Vancouver has the least affordable housing


Friday, May 19th, 2006

Derrick Penner
Sun

Tyler Bartlett is searching for apartments in the $250,000 range. Photograph by : Vancouver Sun

Sawmill supervisor Tyler Bartlett has personal experience with the dwindling affordability in Greater Vancouver’s housing market.

Bartlett, 21 and a recent graduate of B.C. Institute of Technology, started looking at real estate in November. He’s already reduced his expectations from a house or townhouse in Burnaby to condominiums in Surrey or Coquitlam.

He dropped out of the market for a couple of months to watch interest rates, but then jumped in again, only to be beaten out in two successive bidding wars on homes priced in the $300,000 range.

“How are people affording housing today?” Bartlett asked. “That’s [the] biggest question I talk about with my friends. I have no idea how anybody in the Lower Mainland is affording the homes that they are.”

Derek Holt, assistant chief economist for RBC Financial, whose index report said B.C. recorded the worst deterioration of affordability in Canada in the first quarter of 2006, said the rising cost of home ownership, including mortgage payments, prices and taxes, outstripped income growth for the second quarter in a row.

Holt said dramatically rising prices, combined with rising mortgage rates, were the biggest culprits.

He added B.C. and Alberta surprised forecasters because price appreciation in these provinces remained at double-digit rates in the first quarter, which he characterized as “unsustainable” over the year.

“Over long periods of time, house prices should probably not stray too far from annual income growth,” Holt said.

He added it is becoming a “less forgiving environment” to adjust mortgages in ways that will allow buyers to carry large principals.

The RBC housing index measures affordability as a percentage of pre-tax income required to carry the costs of owning a home including mortgage payments and taxes.

RBC’s index report said B.C. affordability measures lie “at or near their highest points on record in every class except for condos.”

The bank’s index found that affordability declined across the country during the winter.

Among major cities, the least affordable was Vancouver, where the carrying costs of a bungalow amounted to 64.4 per cent, or nearly two-thirds of the average income, followed by Toronto at 41.7 per cent, Calgary at 32.7, Montreal at 34.9 and Ottawa at 28.9 per cent.

In Greater Vancouver, the affordability index score for detached bungalows was a 10.9-per-cent increase from the fourth quarter of 2005. The score on two-storey homes was up 7.5 per cent to 69.57.

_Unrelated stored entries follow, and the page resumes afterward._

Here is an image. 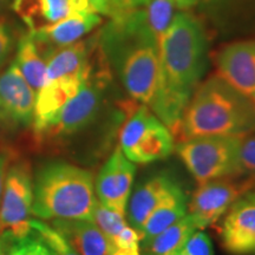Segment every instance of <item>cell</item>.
<instances>
[{
  "label": "cell",
  "instance_id": "obj_1",
  "mask_svg": "<svg viewBox=\"0 0 255 255\" xmlns=\"http://www.w3.org/2000/svg\"><path fill=\"white\" fill-rule=\"evenodd\" d=\"M206 49L199 19L184 11L175 13L159 41V84L150 108L174 135L205 70Z\"/></svg>",
  "mask_w": 255,
  "mask_h": 255
},
{
  "label": "cell",
  "instance_id": "obj_2",
  "mask_svg": "<svg viewBox=\"0 0 255 255\" xmlns=\"http://www.w3.org/2000/svg\"><path fill=\"white\" fill-rule=\"evenodd\" d=\"M98 47L133 100L151 108L159 84V39L141 8L111 18L97 36Z\"/></svg>",
  "mask_w": 255,
  "mask_h": 255
},
{
  "label": "cell",
  "instance_id": "obj_3",
  "mask_svg": "<svg viewBox=\"0 0 255 255\" xmlns=\"http://www.w3.org/2000/svg\"><path fill=\"white\" fill-rule=\"evenodd\" d=\"M255 130V107L218 75L197 85L181 119L182 141L205 136H247Z\"/></svg>",
  "mask_w": 255,
  "mask_h": 255
},
{
  "label": "cell",
  "instance_id": "obj_4",
  "mask_svg": "<svg viewBox=\"0 0 255 255\" xmlns=\"http://www.w3.org/2000/svg\"><path fill=\"white\" fill-rule=\"evenodd\" d=\"M97 202L94 175L64 162L44 165L33 183L32 214L43 220H91Z\"/></svg>",
  "mask_w": 255,
  "mask_h": 255
},
{
  "label": "cell",
  "instance_id": "obj_5",
  "mask_svg": "<svg viewBox=\"0 0 255 255\" xmlns=\"http://www.w3.org/2000/svg\"><path fill=\"white\" fill-rule=\"evenodd\" d=\"M244 137H196L181 142L176 151L199 184L223 177H238V155Z\"/></svg>",
  "mask_w": 255,
  "mask_h": 255
},
{
  "label": "cell",
  "instance_id": "obj_6",
  "mask_svg": "<svg viewBox=\"0 0 255 255\" xmlns=\"http://www.w3.org/2000/svg\"><path fill=\"white\" fill-rule=\"evenodd\" d=\"M104 66L102 65V68L96 71L94 65L77 94L64 105L39 133H37V137L47 139L73 135L96 119L109 85V66Z\"/></svg>",
  "mask_w": 255,
  "mask_h": 255
},
{
  "label": "cell",
  "instance_id": "obj_7",
  "mask_svg": "<svg viewBox=\"0 0 255 255\" xmlns=\"http://www.w3.org/2000/svg\"><path fill=\"white\" fill-rule=\"evenodd\" d=\"M120 146L133 163H150L171 154L173 133L150 108L141 104L121 130Z\"/></svg>",
  "mask_w": 255,
  "mask_h": 255
},
{
  "label": "cell",
  "instance_id": "obj_8",
  "mask_svg": "<svg viewBox=\"0 0 255 255\" xmlns=\"http://www.w3.org/2000/svg\"><path fill=\"white\" fill-rule=\"evenodd\" d=\"M33 203V182L27 163L7 169L0 202V237L25 240L32 229L28 216Z\"/></svg>",
  "mask_w": 255,
  "mask_h": 255
},
{
  "label": "cell",
  "instance_id": "obj_9",
  "mask_svg": "<svg viewBox=\"0 0 255 255\" xmlns=\"http://www.w3.org/2000/svg\"><path fill=\"white\" fill-rule=\"evenodd\" d=\"M255 187V178L223 177L200 184L191 196L188 214L195 222L197 229L213 226L231 208L233 203L245 193Z\"/></svg>",
  "mask_w": 255,
  "mask_h": 255
},
{
  "label": "cell",
  "instance_id": "obj_10",
  "mask_svg": "<svg viewBox=\"0 0 255 255\" xmlns=\"http://www.w3.org/2000/svg\"><path fill=\"white\" fill-rule=\"evenodd\" d=\"M36 92L13 62L0 75V127L18 129L33 122Z\"/></svg>",
  "mask_w": 255,
  "mask_h": 255
},
{
  "label": "cell",
  "instance_id": "obj_11",
  "mask_svg": "<svg viewBox=\"0 0 255 255\" xmlns=\"http://www.w3.org/2000/svg\"><path fill=\"white\" fill-rule=\"evenodd\" d=\"M136 167L117 146L101 169L95 182V193L102 205L126 216L128 201Z\"/></svg>",
  "mask_w": 255,
  "mask_h": 255
},
{
  "label": "cell",
  "instance_id": "obj_12",
  "mask_svg": "<svg viewBox=\"0 0 255 255\" xmlns=\"http://www.w3.org/2000/svg\"><path fill=\"white\" fill-rule=\"evenodd\" d=\"M214 63L218 76L255 107V40L223 46L215 55Z\"/></svg>",
  "mask_w": 255,
  "mask_h": 255
},
{
  "label": "cell",
  "instance_id": "obj_13",
  "mask_svg": "<svg viewBox=\"0 0 255 255\" xmlns=\"http://www.w3.org/2000/svg\"><path fill=\"white\" fill-rule=\"evenodd\" d=\"M228 210L221 229L223 247L238 255L255 251V187L239 197Z\"/></svg>",
  "mask_w": 255,
  "mask_h": 255
},
{
  "label": "cell",
  "instance_id": "obj_14",
  "mask_svg": "<svg viewBox=\"0 0 255 255\" xmlns=\"http://www.w3.org/2000/svg\"><path fill=\"white\" fill-rule=\"evenodd\" d=\"M101 23V14L96 12H81L70 14L62 20L39 30L28 31L47 58L55 50L81 40Z\"/></svg>",
  "mask_w": 255,
  "mask_h": 255
},
{
  "label": "cell",
  "instance_id": "obj_15",
  "mask_svg": "<svg viewBox=\"0 0 255 255\" xmlns=\"http://www.w3.org/2000/svg\"><path fill=\"white\" fill-rule=\"evenodd\" d=\"M12 8L30 31L52 25L81 12H95L88 0H13Z\"/></svg>",
  "mask_w": 255,
  "mask_h": 255
},
{
  "label": "cell",
  "instance_id": "obj_16",
  "mask_svg": "<svg viewBox=\"0 0 255 255\" xmlns=\"http://www.w3.org/2000/svg\"><path fill=\"white\" fill-rule=\"evenodd\" d=\"M52 227L79 255H113L115 251L110 239L91 220H53Z\"/></svg>",
  "mask_w": 255,
  "mask_h": 255
},
{
  "label": "cell",
  "instance_id": "obj_17",
  "mask_svg": "<svg viewBox=\"0 0 255 255\" xmlns=\"http://www.w3.org/2000/svg\"><path fill=\"white\" fill-rule=\"evenodd\" d=\"M174 181L164 176L158 175L154 176L142 183L135 190V193L129 197L127 206L126 214L128 215V222L133 229L138 232L142 239V231L144 222L154 210L159 201L175 187Z\"/></svg>",
  "mask_w": 255,
  "mask_h": 255
},
{
  "label": "cell",
  "instance_id": "obj_18",
  "mask_svg": "<svg viewBox=\"0 0 255 255\" xmlns=\"http://www.w3.org/2000/svg\"><path fill=\"white\" fill-rule=\"evenodd\" d=\"M187 210L186 196L180 186L175 184L173 189L159 201L158 205L146 219L143 226L141 241L146 246L159 233L165 231L169 226L183 218L187 214Z\"/></svg>",
  "mask_w": 255,
  "mask_h": 255
},
{
  "label": "cell",
  "instance_id": "obj_19",
  "mask_svg": "<svg viewBox=\"0 0 255 255\" xmlns=\"http://www.w3.org/2000/svg\"><path fill=\"white\" fill-rule=\"evenodd\" d=\"M14 63L37 95L45 83L47 58L30 31L21 34L18 40Z\"/></svg>",
  "mask_w": 255,
  "mask_h": 255
},
{
  "label": "cell",
  "instance_id": "obj_20",
  "mask_svg": "<svg viewBox=\"0 0 255 255\" xmlns=\"http://www.w3.org/2000/svg\"><path fill=\"white\" fill-rule=\"evenodd\" d=\"M197 229L195 222L188 214L159 233L146 245L149 255H178L186 242Z\"/></svg>",
  "mask_w": 255,
  "mask_h": 255
},
{
  "label": "cell",
  "instance_id": "obj_21",
  "mask_svg": "<svg viewBox=\"0 0 255 255\" xmlns=\"http://www.w3.org/2000/svg\"><path fill=\"white\" fill-rule=\"evenodd\" d=\"M175 8L176 6L173 0H150V2L141 8L146 24L159 41L173 21Z\"/></svg>",
  "mask_w": 255,
  "mask_h": 255
},
{
  "label": "cell",
  "instance_id": "obj_22",
  "mask_svg": "<svg viewBox=\"0 0 255 255\" xmlns=\"http://www.w3.org/2000/svg\"><path fill=\"white\" fill-rule=\"evenodd\" d=\"M92 221L110 239L113 244L115 239L117 238V235L128 226L124 215L109 209L108 207L102 205L98 200L96 202L94 213H92Z\"/></svg>",
  "mask_w": 255,
  "mask_h": 255
},
{
  "label": "cell",
  "instance_id": "obj_23",
  "mask_svg": "<svg viewBox=\"0 0 255 255\" xmlns=\"http://www.w3.org/2000/svg\"><path fill=\"white\" fill-rule=\"evenodd\" d=\"M31 227L40 235L44 244L55 255H79L77 251L69 244V241L53 227L37 220L31 221Z\"/></svg>",
  "mask_w": 255,
  "mask_h": 255
},
{
  "label": "cell",
  "instance_id": "obj_24",
  "mask_svg": "<svg viewBox=\"0 0 255 255\" xmlns=\"http://www.w3.org/2000/svg\"><path fill=\"white\" fill-rule=\"evenodd\" d=\"M255 178V135L245 136L238 155V177Z\"/></svg>",
  "mask_w": 255,
  "mask_h": 255
},
{
  "label": "cell",
  "instance_id": "obj_25",
  "mask_svg": "<svg viewBox=\"0 0 255 255\" xmlns=\"http://www.w3.org/2000/svg\"><path fill=\"white\" fill-rule=\"evenodd\" d=\"M178 255H214L212 241L205 232H194Z\"/></svg>",
  "mask_w": 255,
  "mask_h": 255
},
{
  "label": "cell",
  "instance_id": "obj_26",
  "mask_svg": "<svg viewBox=\"0 0 255 255\" xmlns=\"http://www.w3.org/2000/svg\"><path fill=\"white\" fill-rule=\"evenodd\" d=\"M15 45V32L6 18H0V69L7 62Z\"/></svg>",
  "mask_w": 255,
  "mask_h": 255
},
{
  "label": "cell",
  "instance_id": "obj_27",
  "mask_svg": "<svg viewBox=\"0 0 255 255\" xmlns=\"http://www.w3.org/2000/svg\"><path fill=\"white\" fill-rule=\"evenodd\" d=\"M150 0H109L110 18H119L144 7Z\"/></svg>",
  "mask_w": 255,
  "mask_h": 255
},
{
  "label": "cell",
  "instance_id": "obj_28",
  "mask_svg": "<svg viewBox=\"0 0 255 255\" xmlns=\"http://www.w3.org/2000/svg\"><path fill=\"white\" fill-rule=\"evenodd\" d=\"M141 237L138 232L133 229L131 226H127L122 232L115 239V248H136L139 247Z\"/></svg>",
  "mask_w": 255,
  "mask_h": 255
},
{
  "label": "cell",
  "instance_id": "obj_29",
  "mask_svg": "<svg viewBox=\"0 0 255 255\" xmlns=\"http://www.w3.org/2000/svg\"><path fill=\"white\" fill-rule=\"evenodd\" d=\"M96 13L109 15V0H88Z\"/></svg>",
  "mask_w": 255,
  "mask_h": 255
},
{
  "label": "cell",
  "instance_id": "obj_30",
  "mask_svg": "<svg viewBox=\"0 0 255 255\" xmlns=\"http://www.w3.org/2000/svg\"><path fill=\"white\" fill-rule=\"evenodd\" d=\"M7 164H8L7 155L0 154V202H1L5 177H6V173H7Z\"/></svg>",
  "mask_w": 255,
  "mask_h": 255
},
{
  "label": "cell",
  "instance_id": "obj_31",
  "mask_svg": "<svg viewBox=\"0 0 255 255\" xmlns=\"http://www.w3.org/2000/svg\"><path fill=\"white\" fill-rule=\"evenodd\" d=\"M8 255H31V241L20 240V244L12 248Z\"/></svg>",
  "mask_w": 255,
  "mask_h": 255
},
{
  "label": "cell",
  "instance_id": "obj_32",
  "mask_svg": "<svg viewBox=\"0 0 255 255\" xmlns=\"http://www.w3.org/2000/svg\"><path fill=\"white\" fill-rule=\"evenodd\" d=\"M31 255H55L43 242L31 241Z\"/></svg>",
  "mask_w": 255,
  "mask_h": 255
},
{
  "label": "cell",
  "instance_id": "obj_33",
  "mask_svg": "<svg viewBox=\"0 0 255 255\" xmlns=\"http://www.w3.org/2000/svg\"><path fill=\"white\" fill-rule=\"evenodd\" d=\"M173 1L175 6H176V8L186 11L188 8L194 7L199 2V0H173Z\"/></svg>",
  "mask_w": 255,
  "mask_h": 255
},
{
  "label": "cell",
  "instance_id": "obj_34",
  "mask_svg": "<svg viewBox=\"0 0 255 255\" xmlns=\"http://www.w3.org/2000/svg\"><path fill=\"white\" fill-rule=\"evenodd\" d=\"M113 255H141L139 247L136 248H115Z\"/></svg>",
  "mask_w": 255,
  "mask_h": 255
},
{
  "label": "cell",
  "instance_id": "obj_35",
  "mask_svg": "<svg viewBox=\"0 0 255 255\" xmlns=\"http://www.w3.org/2000/svg\"><path fill=\"white\" fill-rule=\"evenodd\" d=\"M201 2V5L203 6V7L208 8V11H210L212 8H216L219 7V6H221L223 2H226L227 0H199Z\"/></svg>",
  "mask_w": 255,
  "mask_h": 255
},
{
  "label": "cell",
  "instance_id": "obj_36",
  "mask_svg": "<svg viewBox=\"0 0 255 255\" xmlns=\"http://www.w3.org/2000/svg\"><path fill=\"white\" fill-rule=\"evenodd\" d=\"M5 239H4V235H1L0 237V255H5Z\"/></svg>",
  "mask_w": 255,
  "mask_h": 255
},
{
  "label": "cell",
  "instance_id": "obj_37",
  "mask_svg": "<svg viewBox=\"0 0 255 255\" xmlns=\"http://www.w3.org/2000/svg\"><path fill=\"white\" fill-rule=\"evenodd\" d=\"M7 2H8V0H0V12L4 9L5 6L7 5Z\"/></svg>",
  "mask_w": 255,
  "mask_h": 255
}]
</instances>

The scores for townhouses and condominiums were much lower at 47.54 per cent and 32.69 per cent respectively but still up 7.9 per cent on townhouses and 9.8 per cent on condominiums.

“It still says that for most people that [two-storey-house] segment is out of reach,” Holt added

“It’s only relatively well off people, over $100,000 a year in income who can afford to play in that market.”

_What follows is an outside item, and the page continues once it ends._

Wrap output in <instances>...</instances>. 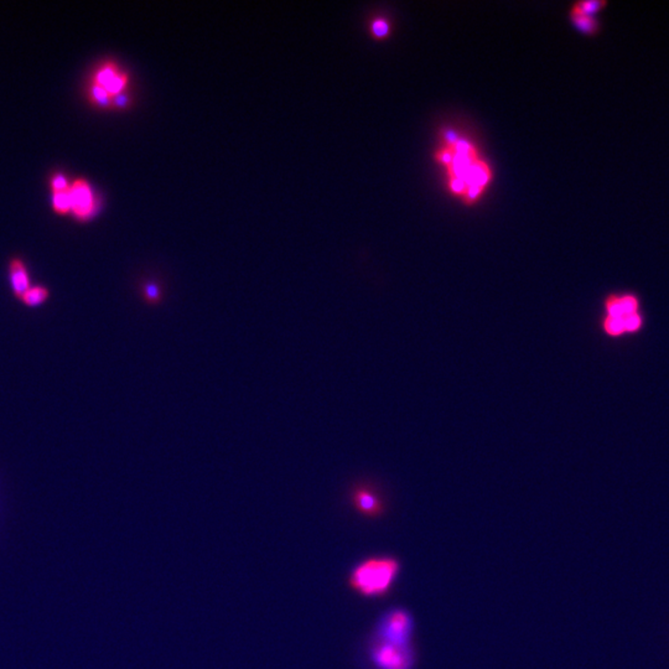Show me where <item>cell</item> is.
I'll list each match as a JSON object with an SVG mask.
<instances>
[{"mask_svg": "<svg viewBox=\"0 0 669 669\" xmlns=\"http://www.w3.org/2000/svg\"><path fill=\"white\" fill-rule=\"evenodd\" d=\"M436 159L444 164L449 175V188L470 202L475 201L491 179L487 164L479 159L476 149L462 139L450 138Z\"/></svg>", "mask_w": 669, "mask_h": 669, "instance_id": "obj_1", "label": "cell"}, {"mask_svg": "<svg viewBox=\"0 0 669 669\" xmlns=\"http://www.w3.org/2000/svg\"><path fill=\"white\" fill-rule=\"evenodd\" d=\"M646 325L644 300L636 291H613L603 297L599 327L605 338H636L644 331Z\"/></svg>", "mask_w": 669, "mask_h": 669, "instance_id": "obj_2", "label": "cell"}, {"mask_svg": "<svg viewBox=\"0 0 669 669\" xmlns=\"http://www.w3.org/2000/svg\"><path fill=\"white\" fill-rule=\"evenodd\" d=\"M402 564L392 556H374L357 563L348 575V588L366 599L387 596L398 580Z\"/></svg>", "mask_w": 669, "mask_h": 669, "instance_id": "obj_3", "label": "cell"}, {"mask_svg": "<svg viewBox=\"0 0 669 669\" xmlns=\"http://www.w3.org/2000/svg\"><path fill=\"white\" fill-rule=\"evenodd\" d=\"M415 620L407 608H394L379 618L373 639L388 644L409 646L413 644Z\"/></svg>", "mask_w": 669, "mask_h": 669, "instance_id": "obj_4", "label": "cell"}, {"mask_svg": "<svg viewBox=\"0 0 669 669\" xmlns=\"http://www.w3.org/2000/svg\"><path fill=\"white\" fill-rule=\"evenodd\" d=\"M369 658L377 669H414L417 651L414 644L400 646L373 639Z\"/></svg>", "mask_w": 669, "mask_h": 669, "instance_id": "obj_5", "label": "cell"}, {"mask_svg": "<svg viewBox=\"0 0 669 669\" xmlns=\"http://www.w3.org/2000/svg\"><path fill=\"white\" fill-rule=\"evenodd\" d=\"M71 194V211L80 219H87L92 215L96 202L92 190L85 180H77L70 186Z\"/></svg>", "mask_w": 669, "mask_h": 669, "instance_id": "obj_6", "label": "cell"}, {"mask_svg": "<svg viewBox=\"0 0 669 669\" xmlns=\"http://www.w3.org/2000/svg\"><path fill=\"white\" fill-rule=\"evenodd\" d=\"M352 505L357 510L360 515L364 517L382 516L384 513L383 501L379 498V495L368 487H356L352 492Z\"/></svg>", "mask_w": 669, "mask_h": 669, "instance_id": "obj_7", "label": "cell"}, {"mask_svg": "<svg viewBox=\"0 0 669 669\" xmlns=\"http://www.w3.org/2000/svg\"><path fill=\"white\" fill-rule=\"evenodd\" d=\"M127 82H128V76L119 71L114 63L108 62L98 70L93 83L106 90L112 97H114L122 92L124 87L127 86Z\"/></svg>", "mask_w": 669, "mask_h": 669, "instance_id": "obj_8", "label": "cell"}, {"mask_svg": "<svg viewBox=\"0 0 669 669\" xmlns=\"http://www.w3.org/2000/svg\"><path fill=\"white\" fill-rule=\"evenodd\" d=\"M9 276L13 293L16 299L20 300L21 297L31 288L30 276L24 262L21 259H13L9 266Z\"/></svg>", "mask_w": 669, "mask_h": 669, "instance_id": "obj_9", "label": "cell"}, {"mask_svg": "<svg viewBox=\"0 0 669 669\" xmlns=\"http://www.w3.org/2000/svg\"><path fill=\"white\" fill-rule=\"evenodd\" d=\"M50 297V290L47 286H31L29 290L21 297V302L27 307H37L47 302V299Z\"/></svg>", "mask_w": 669, "mask_h": 669, "instance_id": "obj_10", "label": "cell"}, {"mask_svg": "<svg viewBox=\"0 0 669 669\" xmlns=\"http://www.w3.org/2000/svg\"><path fill=\"white\" fill-rule=\"evenodd\" d=\"M570 18H572V24L575 25L577 30L582 31L584 34L594 35L595 32H598L599 23L595 16H582V14L572 13Z\"/></svg>", "mask_w": 669, "mask_h": 669, "instance_id": "obj_11", "label": "cell"}, {"mask_svg": "<svg viewBox=\"0 0 669 669\" xmlns=\"http://www.w3.org/2000/svg\"><path fill=\"white\" fill-rule=\"evenodd\" d=\"M605 6H606V1H600V0L582 1V3H577L575 6H572V13L594 16Z\"/></svg>", "mask_w": 669, "mask_h": 669, "instance_id": "obj_12", "label": "cell"}, {"mask_svg": "<svg viewBox=\"0 0 669 669\" xmlns=\"http://www.w3.org/2000/svg\"><path fill=\"white\" fill-rule=\"evenodd\" d=\"M54 209L59 214H67L72 209L70 188L63 191L54 192Z\"/></svg>", "mask_w": 669, "mask_h": 669, "instance_id": "obj_13", "label": "cell"}, {"mask_svg": "<svg viewBox=\"0 0 669 669\" xmlns=\"http://www.w3.org/2000/svg\"><path fill=\"white\" fill-rule=\"evenodd\" d=\"M112 96L106 90L99 87L96 83H92L91 99L93 102L97 103L98 106H101V107H109L111 103H112Z\"/></svg>", "mask_w": 669, "mask_h": 669, "instance_id": "obj_14", "label": "cell"}, {"mask_svg": "<svg viewBox=\"0 0 669 669\" xmlns=\"http://www.w3.org/2000/svg\"><path fill=\"white\" fill-rule=\"evenodd\" d=\"M144 297H145V300L150 302V304H156V302H160L161 293H160V289H159L158 286H155V284H147V286H144Z\"/></svg>", "mask_w": 669, "mask_h": 669, "instance_id": "obj_15", "label": "cell"}, {"mask_svg": "<svg viewBox=\"0 0 669 669\" xmlns=\"http://www.w3.org/2000/svg\"><path fill=\"white\" fill-rule=\"evenodd\" d=\"M389 26L387 21L382 20V19H379V20L374 21L372 25V32L373 35L379 39H382L384 36L388 34Z\"/></svg>", "mask_w": 669, "mask_h": 669, "instance_id": "obj_16", "label": "cell"}, {"mask_svg": "<svg viewBox=\"0 0 669 669\" xmlns=\"http://www.w3.org/2000/svg\"><path fill=\"white\" fill-rule=\"evenodd\" d=\"M51 188L52 190H54V192H59V191H63V190L68 189L70 185L67 183V179L65 176L57 174L52 178Z\"/></svg>", "mask_w": 669, "mask_h": 669, "instance_id": "obj_17", "label": "cell"}]
</instances>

The RBC affordability index is just the latest comment on the financial pressure being put on buyers in the market.

TD Bank, for the past year, has warned that price increases that are outpacing income growth make Greater Vancouver the most bubble-like real estate market in the country.

Canada Mortgage and Housing Corp. analyst Cameron Muir said he wasn’t surprised Vancouver’s unafordability scores crept up.

He added that he is still predicting that 2006 will be the last year of double-digit housing price increases.

“By 2007, we’re going to see [unaffordability] reach a point where it begins to have an impact on demand,” Muir said.

Tsur Somerville, director of the centre for urban economics at the University of B.C.’s Sauder School of Business, said Vancouver’s real estate market will eventually hit a correction, but it is difficult to point to any one statistic, such as RBC’s affordability index, as evidence that the correction is about to occur.

“People find things to do,” Somerville said, such as put basement suites into their homes to rent out and lower the carrying costs of their mortgages.

“We have a lot more of that [in Vancouver] than they do in Toronto or Calgary. It’s one of the ways people have adapted.”

Bartlett has now hired realtor Rob Boyes, with Royal LePage Coronation West Realty, and is searching for apartments in the $250,000 range.

“For a person starting out with virtually no assets, [and can] maybe come up with about 10-per-cent down, you can’t touch the housing market,” Bartlett said. “It’s gone for me.”